Okay, that voice—he knew that was Rope. His best buddy. His traveling partner. His neighbor. If Rope was here, it was serious.
He licked his lips, wondering if he should ask for a drink or what the hell had happened to him first.
“Thirsty,” was the word he croaked out.
Well. That was fair. His body decided what it wanted to do, and fuck his curious brain.
“Yeah? How about some ice chips? They don’t want you puking.”
“Surgery?” he asked, because that was the answer to no puking.
“You know it, buddy. You got yourself all tore up. Shoulder. Collarbone. Your right arm. Got some good bruises too. But they pretty much had to put that whole right side back together. It’s gross. Silas will be over the moon to see.”
“Ice chips.”
So, the shoulder blade and the collarbone break explained why it hurt to nod. At least his mouth wasn’t wired shut. That always sucked.
“Did I win any money?”
A sliver of ice slid over his lips, and he moaned. Oh, that felt so good. So damn good.
“No, sir. Not a dime. Gonna make some money off talking about this wreck, if you’re lucky.”
He should have retired last year.
“Home.” If Trent was broke, he needed to be home.
“Day after tomorrow. I rented a van. We’ll just drive it.”
“Jude?”
Rope snorted. “We got a baby coming, man. Any day. He’s at home. Just in case.”
“The boy?”
“I am not bringing my son out here to drive. He’s not old enough to help with that part. No, he is in school. You gotta focus, man. It’s April. He’s in school.”
“Right. Sorry.” He wasn’t going to say that he didn’t need Rope to drive him home, or that he was going to manage it by himself or any of that shit because they knew each other well enough to know better. He’d driven Rope more places than he cared to admit, and his buddy had done the same for him. That was what traveling partners were for.

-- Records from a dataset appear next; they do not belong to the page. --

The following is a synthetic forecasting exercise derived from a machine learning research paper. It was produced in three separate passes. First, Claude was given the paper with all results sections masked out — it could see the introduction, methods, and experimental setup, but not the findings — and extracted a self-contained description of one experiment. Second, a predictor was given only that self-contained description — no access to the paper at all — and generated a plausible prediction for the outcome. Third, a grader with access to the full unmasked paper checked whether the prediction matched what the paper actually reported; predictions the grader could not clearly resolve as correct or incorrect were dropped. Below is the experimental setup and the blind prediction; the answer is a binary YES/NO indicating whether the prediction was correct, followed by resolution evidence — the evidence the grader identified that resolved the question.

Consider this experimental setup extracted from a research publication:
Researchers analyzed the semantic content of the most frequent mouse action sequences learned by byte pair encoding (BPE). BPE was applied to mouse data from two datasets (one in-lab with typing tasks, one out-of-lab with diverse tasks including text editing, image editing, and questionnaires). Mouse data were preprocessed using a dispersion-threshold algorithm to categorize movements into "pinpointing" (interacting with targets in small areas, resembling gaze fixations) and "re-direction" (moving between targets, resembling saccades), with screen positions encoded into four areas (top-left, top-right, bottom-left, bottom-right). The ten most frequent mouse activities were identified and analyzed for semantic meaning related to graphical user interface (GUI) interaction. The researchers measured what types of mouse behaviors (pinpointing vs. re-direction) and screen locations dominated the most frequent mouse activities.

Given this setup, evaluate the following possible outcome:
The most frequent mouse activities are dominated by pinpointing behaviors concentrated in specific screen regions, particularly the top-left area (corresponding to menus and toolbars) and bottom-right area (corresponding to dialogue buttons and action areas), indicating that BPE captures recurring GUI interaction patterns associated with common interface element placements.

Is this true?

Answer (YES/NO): NO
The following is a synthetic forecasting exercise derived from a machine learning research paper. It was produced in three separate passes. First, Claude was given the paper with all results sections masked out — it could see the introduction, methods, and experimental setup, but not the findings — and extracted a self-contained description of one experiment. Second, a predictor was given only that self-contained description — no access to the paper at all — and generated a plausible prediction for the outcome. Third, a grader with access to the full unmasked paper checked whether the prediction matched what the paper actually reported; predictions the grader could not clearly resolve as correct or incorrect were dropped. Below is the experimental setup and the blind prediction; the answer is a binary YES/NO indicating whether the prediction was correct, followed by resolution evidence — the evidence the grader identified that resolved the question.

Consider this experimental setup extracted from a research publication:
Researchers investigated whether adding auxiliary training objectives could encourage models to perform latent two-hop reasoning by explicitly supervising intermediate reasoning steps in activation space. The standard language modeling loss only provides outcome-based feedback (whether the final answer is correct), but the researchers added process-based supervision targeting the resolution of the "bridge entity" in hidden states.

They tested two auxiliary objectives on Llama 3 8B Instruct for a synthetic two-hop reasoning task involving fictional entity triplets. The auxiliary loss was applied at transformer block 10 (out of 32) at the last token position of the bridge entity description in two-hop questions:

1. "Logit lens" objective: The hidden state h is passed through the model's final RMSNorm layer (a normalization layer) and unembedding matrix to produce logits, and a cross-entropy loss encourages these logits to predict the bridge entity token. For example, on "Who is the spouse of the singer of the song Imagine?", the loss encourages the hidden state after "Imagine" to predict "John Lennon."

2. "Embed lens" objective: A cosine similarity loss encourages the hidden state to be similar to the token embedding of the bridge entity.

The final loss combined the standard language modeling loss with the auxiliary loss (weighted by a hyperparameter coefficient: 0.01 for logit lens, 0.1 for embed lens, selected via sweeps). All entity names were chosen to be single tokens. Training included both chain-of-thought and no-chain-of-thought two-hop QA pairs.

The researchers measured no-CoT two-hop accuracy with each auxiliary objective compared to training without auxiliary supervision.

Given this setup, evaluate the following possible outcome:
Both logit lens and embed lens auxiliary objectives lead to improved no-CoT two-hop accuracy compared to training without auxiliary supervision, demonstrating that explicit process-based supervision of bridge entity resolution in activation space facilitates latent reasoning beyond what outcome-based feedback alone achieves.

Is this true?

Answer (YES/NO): NO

Not that Rope was riding. Rope was retired. Rope had been retired for something like… two years, right?
They hadn’t gone backward in time, surely.
No. Rope said there was a baby coming, and they’d just done that, seemed like. Back last summer? Maybe they started back in the spring, after talking to every damn human being in Texas about having a baby.
The simple fact was that Rope was still retired.
“Man. I’m here for the sponsors. I was doing a signing and introducing that new bull.”
This was why a man had a riding partner.
Because they knew each other, and they didn’t have to ask stupid questions.
Rope would just give him stupid answers. That was how it ought to be.
“Did we go in on yaks together?”
Rope cracked up, the laughter covering up the constant beeping. “You fucking know we did. You know how much yak butter sells for? You know how funny it is to watch cowboys try to milk a yak?”
“Want to go home.”
“I know. When you get the tubes out of your arms and out of your dick, we’re on it. We’ll just drive home, and get you settled.”
“Swear to God?”
“I swear by all I hold holy, man, and I got a lot of that.” Rope chuckled and leaned down, kissed his forehead like he was a little boy. “It’s time to hang your bull rope up, man, and come home. We’ll raise yaks and horses and cows and be happy.”
Rope was right. He hated to admit it, but he might have done ridden his last ride.
Maybe it was time to become an old cowboy with the ranch.